* **Task instructions**
1: In the passage on food-and-wine pairing, what does a pairing ultimately come down to?
2: Continue the passage on food-and-wine pairing from the point where it stops.

* **Extract provided**
- - -

As Carl Sagan might say, there are billions and billions of possible food-and-wine pairings these days. Not only are we blessed with an ever-increasing array of wines, but the way we eat — pizza one night, Thai food the next, a fish fry every other Friday — is wider-ranging than ever.

But matching up vittles and vino actually has never been easier, because we've thrown out the rulebook.

Red wine can work with fish, white wine with beef tartare and pink wine with pretty much everything. Bubbly can be just as appropriate when the special occasion is a meal.

In place of the old standards, here are a few basic guidelines and an emphasis on different ways of approaching the potential pairing.

Textures and techniques, complements and contrasts, instinct and intuition, these are the pairing principles that work nowadays.

Pairings these days are all about guidelines and approaches. Here are five of each. GUIDELINES

A WEIGHTY MATTER

Call it texture, body, intensity or weight, but what a pairing comes down to is mouthfeel. Wine can overwhelm food, and vice versa. If the food is delicate and the wine is dense (shrimp scampi and cabernet sauvignon, for example) or vice versa (roast lamb and pinot grigio), it's best to put away the Riedel glassware and just go with water. If, on the other hand, both are rich (foie gras and Sauternes) or light (sautéed tilapia and sauvignon blanc), we have a winner. Interestingly, if the weight's the same, the color of the wine matters a lot less.

- - -

* **Raw data**
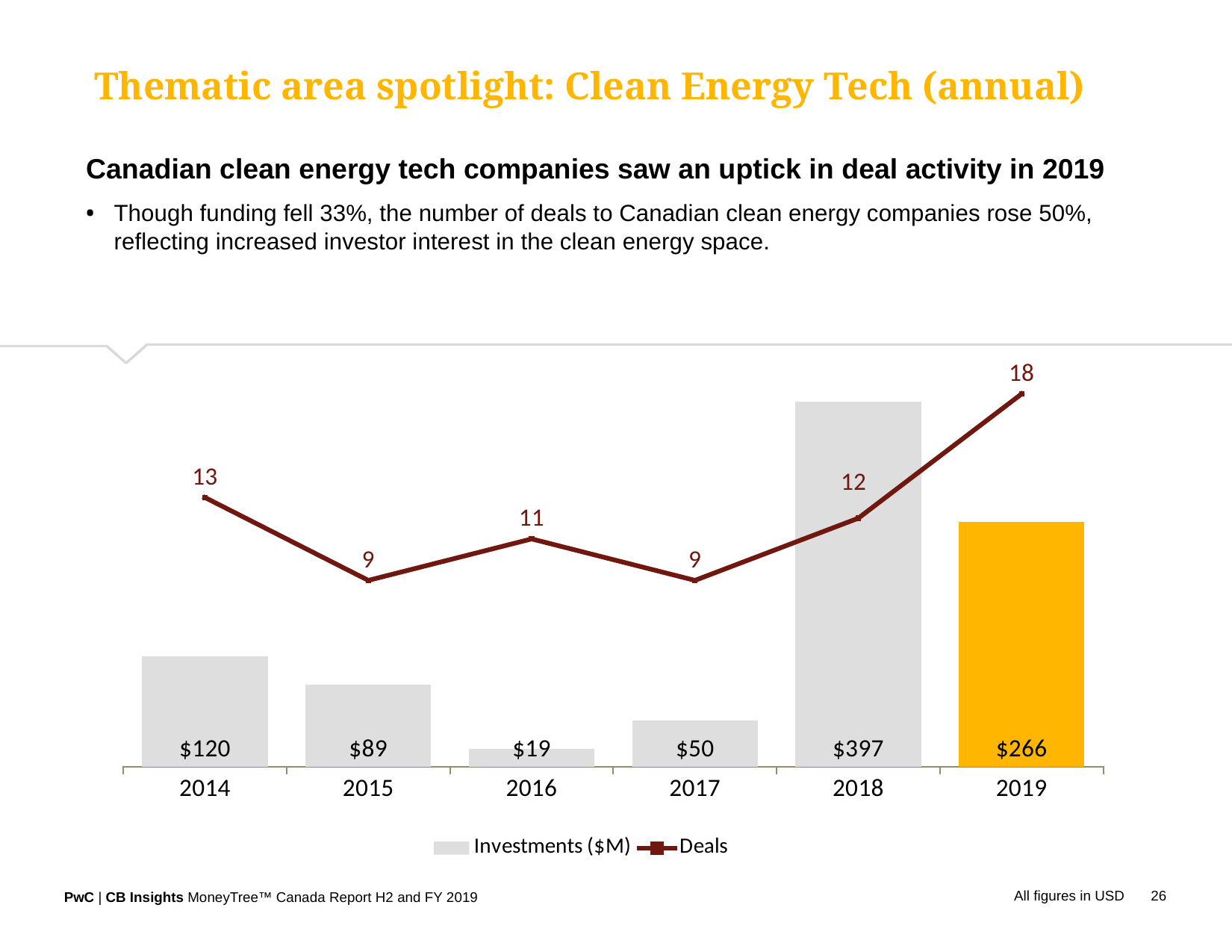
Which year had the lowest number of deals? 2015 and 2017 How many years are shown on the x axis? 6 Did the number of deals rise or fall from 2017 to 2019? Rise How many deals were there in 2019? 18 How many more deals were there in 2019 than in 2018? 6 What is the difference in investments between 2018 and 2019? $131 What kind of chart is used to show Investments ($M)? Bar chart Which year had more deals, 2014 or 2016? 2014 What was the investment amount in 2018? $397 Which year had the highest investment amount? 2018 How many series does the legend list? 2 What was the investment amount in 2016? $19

- - -

* **Expected results**
1: Mouthfeel.

2:
LIKE WITH LIKE

This applies to flavors as readily as weight. Foods that go well with butter (lobster, corn, popcorn) mesh big-time with buttery chardonnays. Charred dishes, even seafood, pair nicely with oaky red wines, as do smoked cheeses with oaky whites. Earthy wild rice is delicious with loamy syrah. Spicy Asian food and a tropical off-dry gewürztraminer are a marriage made in culinary heaven. This "mirror" principle also applies with more ineffable descriptors: "Robust" or "humble" or "noble" foods and wines simply go together, and provide a great opportunity to test -- and trust -- your instincts and experience.

OPPOSITES CAN ATTRACT

That same wild-rice dish that sings with the hearty syrah also might rock with a refreshing riesling. Wines with acidity can provide great contrasts, cutting through and punching up smoky, briny or creamy elements. Rich foods and crisp wines often make for a beautiful relationship. Salty dishes can play splendidly with sweet wines. Finally, many of us believe that the best way to showcase a complex older wine is with a simple entree such as roast chicken or grilled steak or lamb chops.

MATTERS OF TASTE

There are few perfect pairings but tons of decent ones; the key is to avoid bad ones. Taking into account the five basic tastes is a great start. Sweet sauces and desserts should be accompanied by wines at least as sweet. With dishes that trigger bitterness, try full-bodied wines. Salty and sour food flavors accentuate a wine's sweetness, making them a better match with acidic wines. Umami (savory) flavors bring out a wine's bitterness, making softer pinot noirs a decent fit. From the wine end, tannins accentuate heat, so red wines rarely complement super-spicy food (save for zinfandel and barbecue).

METHOD ACTING

Cooking techniques can be instructive. There are few more perfect unions than braised meats and full-bodied reds -- which wouldn't work at all with fried food. (A wine-savvy friend raves about white Burgundy with Popeye's fried chicken; I haven't had the gumption to go there, but an albarino or Cru Beaujolais sounds about right.) Poaching calls for a light white, roasting for a hearty red. But veggies that have been roasted until they're caramelized (sugary and concentrated) are wonderful with an off-dry white. By the way, if you're cooking with wine, use what you'll be drinking if possible.

APPROACHES

THE MAIN INGREDIENT?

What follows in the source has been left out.